As a MWE, I wrote the following two functions in Julia, both of which depend on a global constant integer N and a global constant vector global_vector:
using BenchmarkTools
const N = 1024
const global_vector = rand(N)
function loop!(x,y)
for i in 1:N
x[i] = y[i]*global_vector[i]
end
end
function loop_lift_first!(x,y)
x[1] = y[1]*global_vector[1]
for i in 2:N
x[i] = y[i]*global_vector[i]
end
end
x = rand(N)
y = rand(N)
Notice that loop! and loop_lift_first! are identical, except that the latter “lifts” the first iteration of the loop outside and computes it separately. Using BenchmarkTools to compare the runtime of these functions:
It looks like it has something to do with bounds checking, since if I put @inbounds in loop! then its performance becomes better than both previous versions.

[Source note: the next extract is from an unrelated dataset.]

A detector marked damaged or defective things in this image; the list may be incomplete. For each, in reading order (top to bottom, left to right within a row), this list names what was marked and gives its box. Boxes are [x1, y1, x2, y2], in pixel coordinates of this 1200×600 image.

For me, the performance gets similar if I explicitly pass global_vector to the function (which you should anyway prefer), @inbounds only makes a difference when I don’t pass global_vector:
using BenchmarkTools
const N = 1024
const global_vector = rand(N)
function loop!(x,y, global_vector)
for i in 1:N
@inbounds x[i] = y[i]*global_vector[i]
end
return sum(x)
end
function loop_lift_first!(x,y, global_vector)
@inbounds x[1] = y[1]*global_vector[1]
for i in 2:N
@inbounds x[i] = y[i]*global_vector[i]
end
return sum(x)
end
x = rand(N)
y = rand(N)
@btime loop!($x,$y, $global_vector) evals=100
@btime loop_lift_first!($x,$y, $global_vector) evals=100
julia> include("/tmp/lel3.jl")
72.530 ns (0 allocations: 0 bytes)
110.500 ns (0 allocations: 0 bytes)
Perhaps eachindex(x, y, global_vector) will work better for the bounds checks.

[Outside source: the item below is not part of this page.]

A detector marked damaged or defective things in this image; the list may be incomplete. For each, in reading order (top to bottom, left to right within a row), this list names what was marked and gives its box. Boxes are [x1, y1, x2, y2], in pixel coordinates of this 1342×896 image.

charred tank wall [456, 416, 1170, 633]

Looking at the produced LLVM code, at first glance, the lift_first version on my machine produced 256-bit SIMD code, while the regular version used only 128-bit SIMD code. And the lift_first also unrolled the loop (4 iterations per loop).
Granted, there are other ways to write this. But it seems like this huge disparity from things that shouldn’t matter so much (e.g. changing a global constant to a parameter or hoisting the first iteration) could indicate a missing/broken performance optimization that should be fixed?
julia> function loop!(x,y, global_vector, N)
for i in 1:N
x[i] = y[i]*global_vector[i]
end
end
Especially consider
julia> function loop2!(x,y)
@noinline loop!(x,y,global_vector, N)
end
which becomes quite slow if the @noinline is removed.
So I’d say that this is an optimizer bug – something breaks IRCE / inductive range check elimination if the compiler can see the “load from global”
PS. By looking at the code, you can see that specifically only the load from global_vector fails to IRCE for whatever reason (boundschecks for load from y and write to x are correctly eliminated / hoisted)